Jun 18, 1923:
Checker Cab Produces First Taxi at Kalamazoo Factory
~~"On June 18, 1923, the first Checker Cab rolls off the line at the Checker Cab Manufacturing Company in Kalamazoo, Michigan.
Morris Markin, founder of Checker Cab, was born in Smolensk, Russia, and began working when he was only 12 years old. At 19, he immigrated to the United States and moved to Chicago, where two uncles lived. After opening his own tailor's shop, Markin also began running a fleet of cabs and an auto body shop, the Markin Auto Body Corporation, in Joliet, Illinois. In 1921, after loaning $15,000 to help a friend's struggling car manufacturing business, the Commonwealth Motor Company, Markin absorbed Commonwealth into his own enterprise and completely halted the production of regular passenger cars in favor of taxis. The result was the Checker Cab Manufacturing Company, which took its name from a Chicago cab company that had hired Commonwealth to produce its vehicles.
By the end of 1922, Checker was producing more than 100 units per month in Joliet, and some 600 of the company's cabs were on the streets of New York City. Markin went looking for a bigger factory and settled on Kalamazoo, where the company took over buildings previously used by the Handley-Knight Company and Dort Body Plant car manufacturers. The first shipment of a Checker from Kalamazoo on June 18, 1923 stood out as a major landmark in the history of the company, which by then employed some 700 people.
During the Great Depression, Markin briefly sold Checker, but he bought it back in 1936 and began diversifying his business by making auto parts for other car companies. After converting its factories to produce war materiel during World War II, Checker entered the passenger car market in the late 1950s, with models dubbed the Superba and the Marathon. In its peak production year of 1962, Checker rolled out some 8,173 cars; the great majority of those were taxis. Over the course of the 1970s, however, as economic conditions led taxi companies to convert smaller, more fuel-efficient standard passenger cars into cabs, the 4,000-pound gas-guzzling Checker came to seem more and more outdated. Markin had died in 1970, and in April 1982 his son David announced that Checker would halt production of its famous cab that summer. Though the company still owns the Yellow and Checker cab fleets in Chicago and continued to make parts for other auto manufacturers, including General Motors, the last Checker Cab rolled off the line in Kalamazoo on July 12, 1982. "
Jun 18, 1972:
Mysterious Crash At Heathrow
~~"On this day in 1972, a Trident jetliner crashes after takeoff from Heathrow Airport in London, killing 118 people. The official cause of this accident remains unknown, but it may have happened simply because the plane was carrying too much weight.
As the summer of 1972 approached, there were serious problems facing the air-travel industry. Pilots were threatening to strike any day due to lack of security. Hijackings were becoming more common and pilots were feeling particularly vulnerable since they most often bore the brunt of the violence.

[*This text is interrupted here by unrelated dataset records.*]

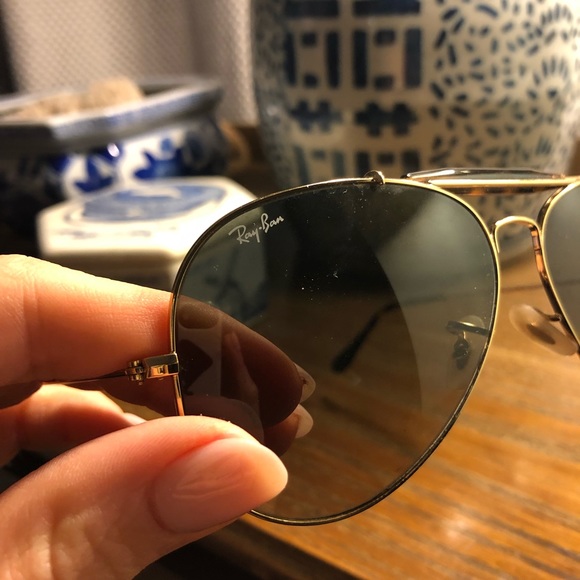 Ray Ban aviators - Picture 5 of 5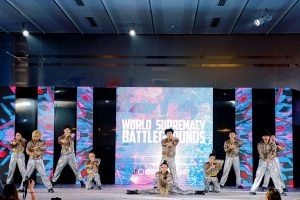 Filipino youth dance group BKIDZZZ represents UAE at World Supremacy Battlegrounds 2025
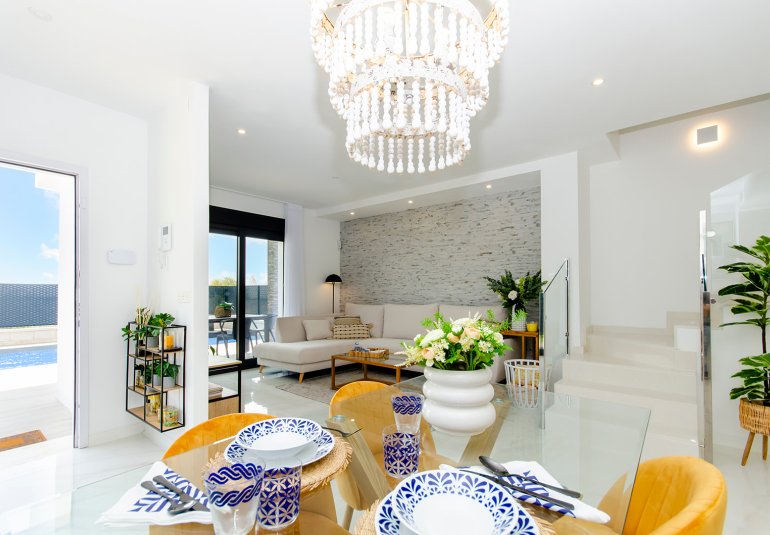 New Build - Villa -
Vistabella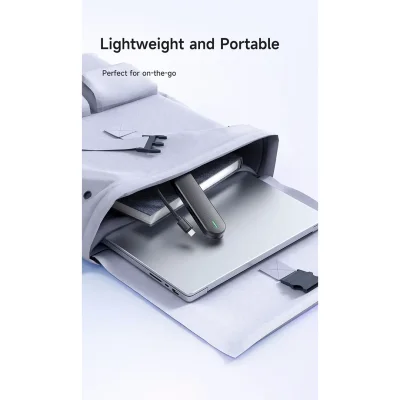 هاب 5 پورت تایپ سی مک دودو مدل Mcdodo USB-C Hub HU-143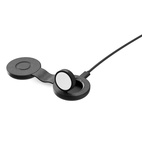 Twelve South ButterFly SE Qi2 Wireless 2-in-1 Travel Charger (USB-C) - Black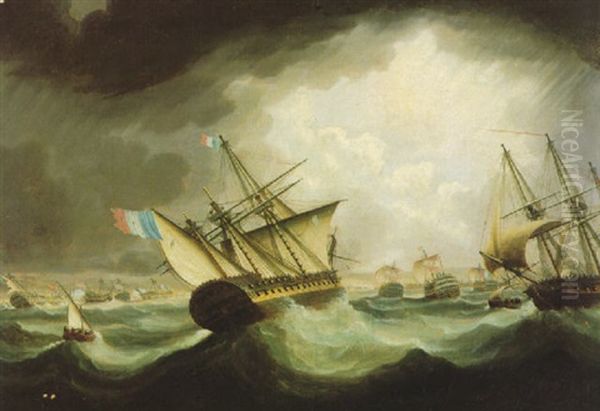 Sea Battle - view 1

However, on June 18 at Heathrow Airport outside of London, all appeared to be running smoothly. The BEA morning flight to Brussels was full and weather conditions were perfect. The Trident 1 jet took off with no incident but, just after its wheels retracted, it began falling from the sky. The plane split on impact and an intense fireball from the plane's fuel supply erupted, scattering the fuselage and passengers. Only two of the 118 passengers and crew members on board were pulled from the wreckage alive; both died just hours later.
All efforts to explain the crash were fruitless. The investigators' best guess was that the jet simply was carrying too much weight or that the weight was improperly distributed and the plane could not handle the stress."
Jun 18, 1984:
A Radio Host Is Gunned Down For His Controversial Views
~~"Talk radio icon Alan Berg, the self-described "man you love to hate," is gunned down and killed instantly in the driveway of his home in Denver, Colorado, on this day in 1984. The 50-year-old host, whose show on the station KOA gained a strong following in the early 1980s, stirred up controvesy with his outspoken personality, abrasive approach and liberal views. He had already been the target of a steady stream of death threats.
One of the suspects in Berg's murder, Bruce Pierce—leader of a neo-Nazi organization called the Order—was arrested nearly a year later in Georgia, driving a van that contained machine guns, grenades, dynamite, and a crossbow. His right-wing extremist group had been linked to many armored-car robberies in the West.
David Lane and Richard Scutari, Pierce's alleged accomplices, were caught a short time later. Authorities believed that Robert Matthews, the founder of the Order, was also involved, but he had died in a fire caused by a shootout with FBI agents near Seattle, Washington, in December 1984.
After Pierce, Lane, and Scutari were charged with violating Berg's civil rights, a jury concluded that Pierce had been responsible for shooting Berg, while Lane had driven the getaway car. Scutari was acquitted.
Alan Berg's story provided the loose inspiration for Oliver Stone and Eric Bogosian's 1988 film "Talk Radio." In the years since his murder, radio talk hosts have been known to be even more abrasive and controversial than Berg."